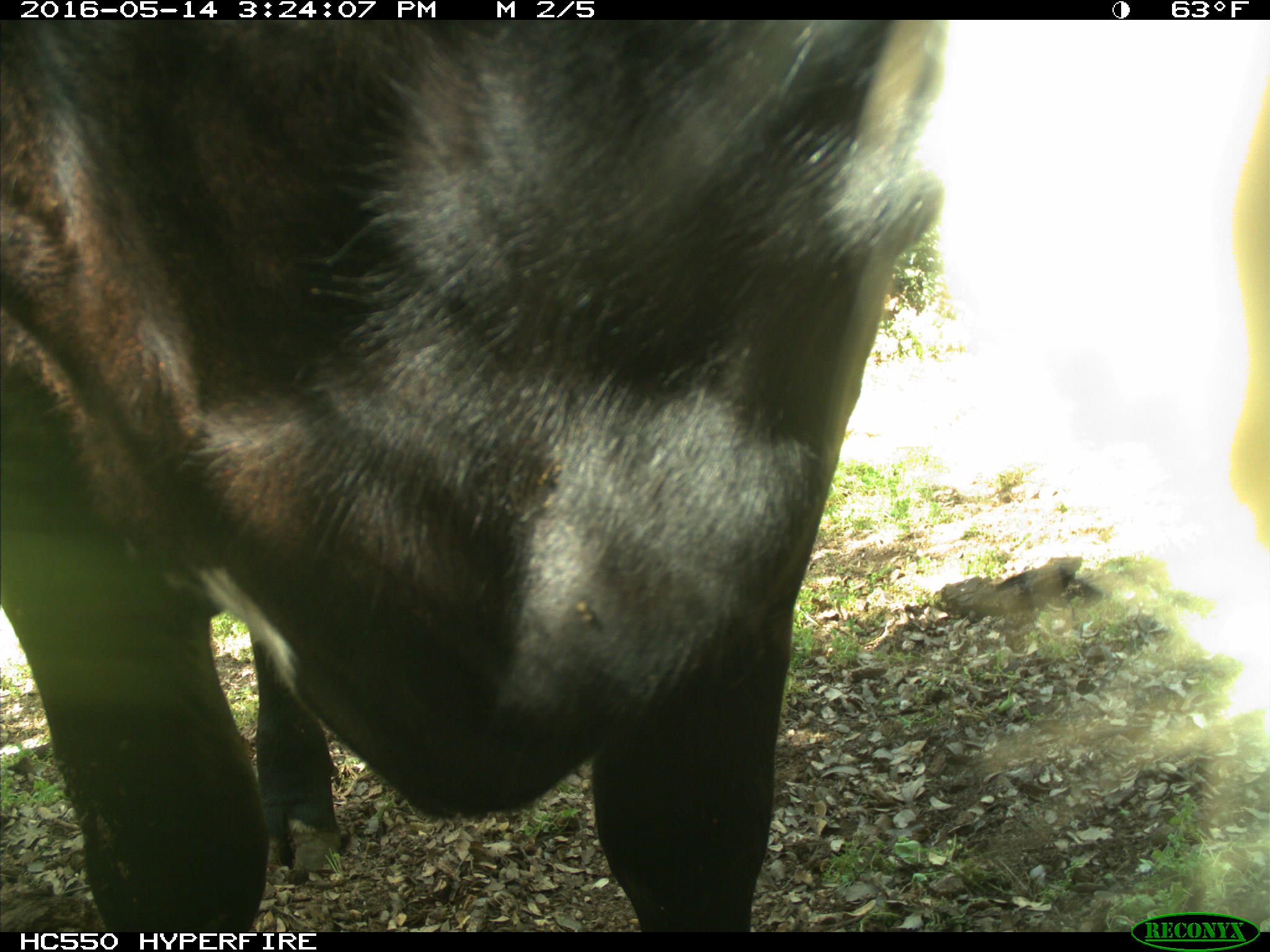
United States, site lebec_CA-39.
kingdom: Animalia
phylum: Chordata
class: Mammalia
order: Artiodactyla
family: Bovidae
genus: Bos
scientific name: Bos taurus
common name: domestic cow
Bos taurus (domestic cow).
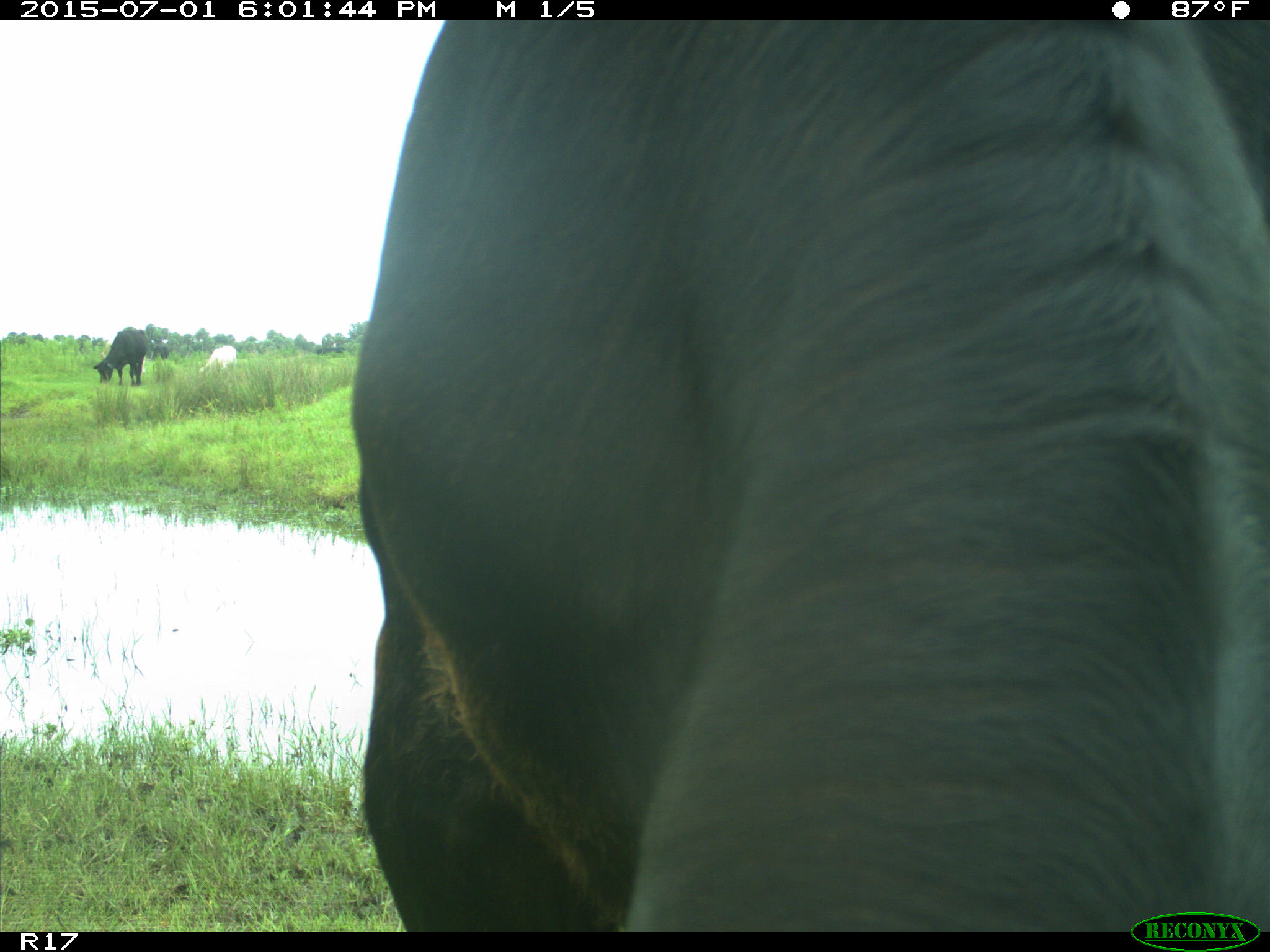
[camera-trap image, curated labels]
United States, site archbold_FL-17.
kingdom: Animalia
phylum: Chordata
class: Mammalia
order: Artiodactyla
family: Bovidae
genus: Bos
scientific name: Bos taurus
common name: domestic cow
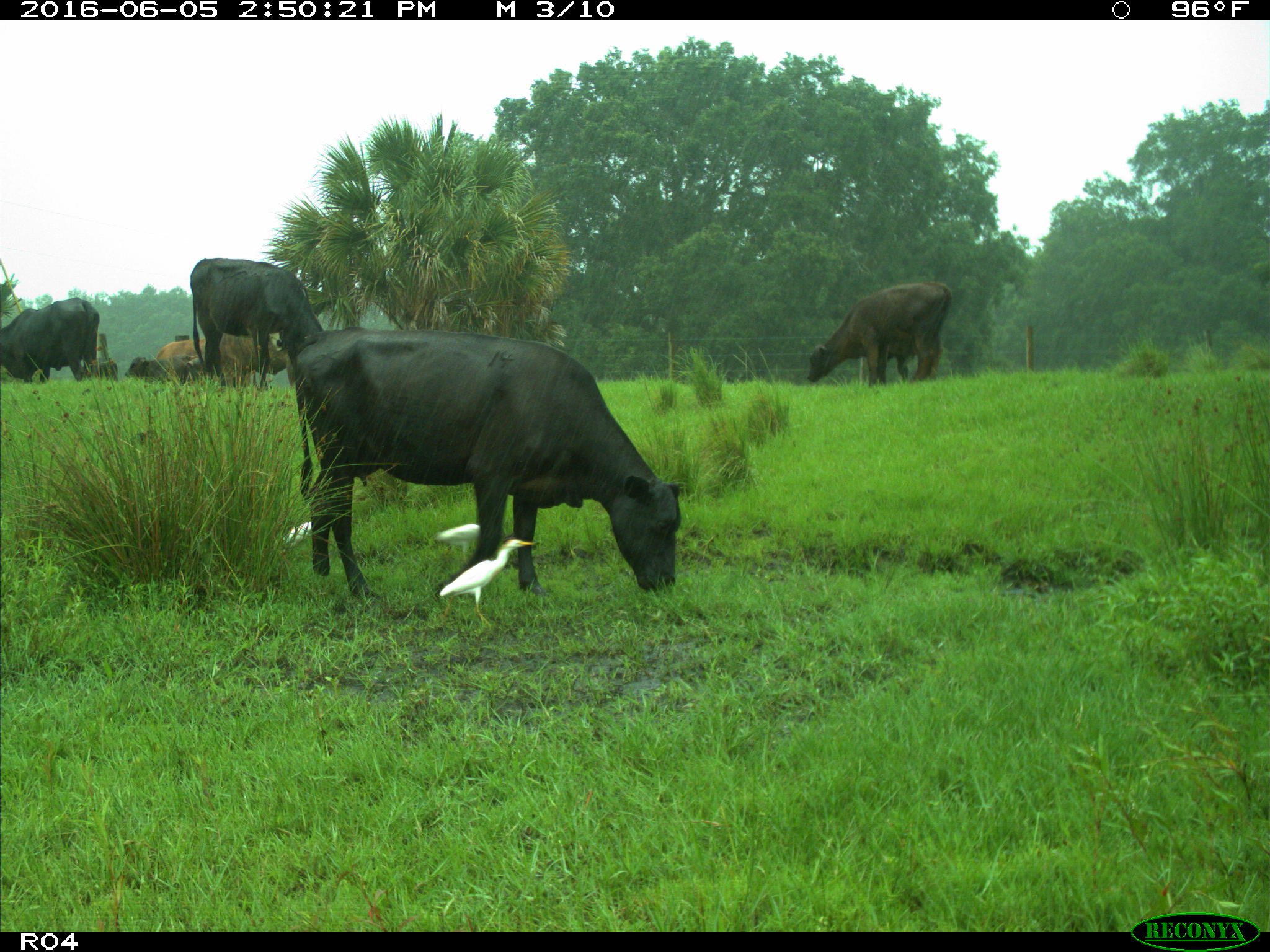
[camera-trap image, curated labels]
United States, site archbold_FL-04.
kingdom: Animalia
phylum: Chordata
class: Mammalia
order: Artiodactyla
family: Bovidae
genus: Bos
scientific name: Bos taurus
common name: domestic cow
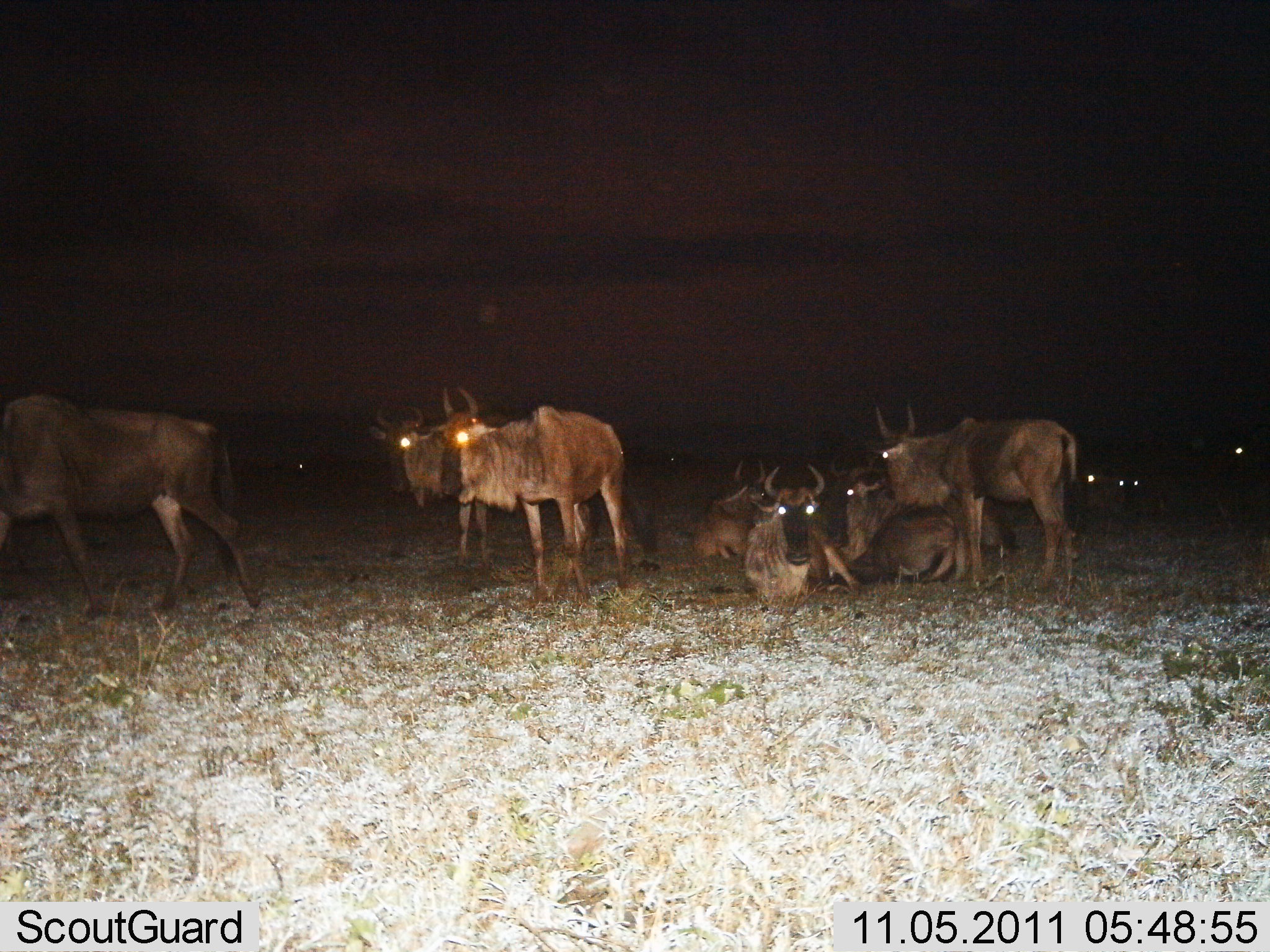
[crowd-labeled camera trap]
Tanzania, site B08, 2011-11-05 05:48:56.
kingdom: Animalia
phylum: Chordata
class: Mammalia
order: Artiodactyla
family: Bovidae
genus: Connochaetes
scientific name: Connochaetes taurinus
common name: blue wildebeest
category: wildebeest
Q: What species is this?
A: Wildebeest (blue wildebeest) (Connochaetes taurinus).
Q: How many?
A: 11-50.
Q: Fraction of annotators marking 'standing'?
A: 60%.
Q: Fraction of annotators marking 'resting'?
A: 93%.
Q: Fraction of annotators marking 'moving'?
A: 13%.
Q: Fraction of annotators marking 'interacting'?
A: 7%.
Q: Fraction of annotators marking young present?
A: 0%.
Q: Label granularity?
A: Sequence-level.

Directions for this task> Where a line above contains the string "United", copy that line.

Response>
United States, site lebec_CA-39.
United States, site archbold_FL-17.
United States, site archbold_FL-04.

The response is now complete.